Liz Hurley among hundreds of British Airways customers hit by IT chaos

liz hurley Qatar Goodwood Festival - Matt Alexander/PA
liz hurley Qatar Goodwood Festival - Matt Alexander/PA

Liz Hurley was among hundreds of British Airways customers stranded in airports and on runways for hours as Christmas flights were hit by an IT glitch.

The UK flag carrier was forced to apologise for cancelling dozens of flights to and from America, including 15 scheduled to leave Heathrow on Tuesday.

Actress and model Ms Hurley was among those caught up in the chaos, bemoaning a 20-hour delay that left her without food or water on the Caribbean island of Antigua.

As the airline scrambled to clear the backlog, BA launched an urgent investigation into pilot planning software provided by the German carrier Lufthansa, which was blamed for the chaos.

The airline uses Lufthansa’s Lido system, which allows pilots to plot routes and navigate inclement weather.

Lido is popular among a number of other airlines including the German flag carrier itself and BA sister airlines such as Iberia and Vueling, as well as rival Virgin Atlantic. Other airlines are understood to have not been similarly affected.

BA said the IT problems had been resolved shortly after 8am on Tuesday morning.

More than 30 flights between North America and the Caribbean were either cancelled or disrupted overnight - leaving thousands of customers in a race to secure a different flight in time for Christmas. 

Lufthansa said it was helping BA to ascertain the root cause of the IT glitch.

Claire Turvey, a London-based public relations executive returning home from Boston said her flight was stuck on the tarmac at the airport for three-and-a-half hours.

She said: “[I] have been on the phone to British Airways for two hours and no one can help! No idea what I’m supposed to do. It’s a shambles.”

It was unclear whether the delay to Ms Hurley’s flight was a direct result of the IT glitch, or if a separate problem had been exacerbated by it.

She said: "Still stranded - no food, water or hotel. Pretty dodgy service."

Later, she wrote:

This is not the first technical issue to hit BA in the past few years.

In 2020, the company was fined £20m by the Information Commissioner's Office over a 2018 data breach in which the personal details of 400,000 customers were accessed by hackers.

BA has also repeatedly been rocked by systems outages that have grounded flights for hours on end.

The worst in recent memory occurred in May 2017 when a massive computer system failure left 75,000 customers stranded.

Then-boss Alex Cruz vowed there would not be a repeat of the chaos, only for similar problems to strike less than two years later.

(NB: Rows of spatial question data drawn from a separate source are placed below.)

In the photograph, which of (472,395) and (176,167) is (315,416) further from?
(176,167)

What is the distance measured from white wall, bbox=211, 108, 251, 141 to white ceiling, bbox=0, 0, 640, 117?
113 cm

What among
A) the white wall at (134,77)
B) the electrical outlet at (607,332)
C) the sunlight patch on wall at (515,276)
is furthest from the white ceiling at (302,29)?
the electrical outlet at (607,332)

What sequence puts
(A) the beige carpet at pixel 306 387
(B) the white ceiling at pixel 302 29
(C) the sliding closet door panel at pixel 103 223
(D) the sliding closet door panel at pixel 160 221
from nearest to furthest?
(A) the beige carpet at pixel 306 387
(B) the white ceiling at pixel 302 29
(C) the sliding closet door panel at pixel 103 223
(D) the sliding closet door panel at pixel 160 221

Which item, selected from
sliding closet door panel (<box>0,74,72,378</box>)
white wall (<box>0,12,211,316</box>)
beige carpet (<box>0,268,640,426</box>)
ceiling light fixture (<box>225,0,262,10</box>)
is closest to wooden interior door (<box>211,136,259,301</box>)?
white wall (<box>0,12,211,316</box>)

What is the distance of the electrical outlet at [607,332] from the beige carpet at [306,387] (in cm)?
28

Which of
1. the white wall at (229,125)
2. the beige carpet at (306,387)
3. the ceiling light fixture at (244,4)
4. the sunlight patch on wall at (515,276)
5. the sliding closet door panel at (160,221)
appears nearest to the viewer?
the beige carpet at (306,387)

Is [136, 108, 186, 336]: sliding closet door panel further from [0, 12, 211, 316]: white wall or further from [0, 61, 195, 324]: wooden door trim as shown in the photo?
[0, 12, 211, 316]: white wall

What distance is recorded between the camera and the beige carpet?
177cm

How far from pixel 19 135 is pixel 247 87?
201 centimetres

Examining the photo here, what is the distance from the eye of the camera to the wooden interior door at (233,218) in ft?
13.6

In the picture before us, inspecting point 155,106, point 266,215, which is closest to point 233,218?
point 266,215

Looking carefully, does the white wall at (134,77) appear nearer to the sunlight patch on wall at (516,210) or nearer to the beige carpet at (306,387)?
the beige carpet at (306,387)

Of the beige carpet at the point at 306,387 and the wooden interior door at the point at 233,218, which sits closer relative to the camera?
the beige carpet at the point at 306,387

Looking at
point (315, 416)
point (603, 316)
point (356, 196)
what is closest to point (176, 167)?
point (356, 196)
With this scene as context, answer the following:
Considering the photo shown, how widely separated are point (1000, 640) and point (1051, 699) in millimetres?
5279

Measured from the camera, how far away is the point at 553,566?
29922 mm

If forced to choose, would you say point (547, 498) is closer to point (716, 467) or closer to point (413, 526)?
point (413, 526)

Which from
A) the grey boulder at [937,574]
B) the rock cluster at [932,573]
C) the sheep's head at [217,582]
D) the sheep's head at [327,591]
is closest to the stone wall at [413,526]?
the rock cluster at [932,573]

A spokesman for British Airways said the airline was rebooking customers affected by Tuesday's disruption onto alternative flights, and providing customers with refreshments as well as accommodation where needed.

The spokesman added: "Our teams have now resolved a temporary issue that affected some of our long-haul flight planning systems overnight, which resulted in delays to our schedule.

"We're sorry for the disruption caused to our customers' travel plans."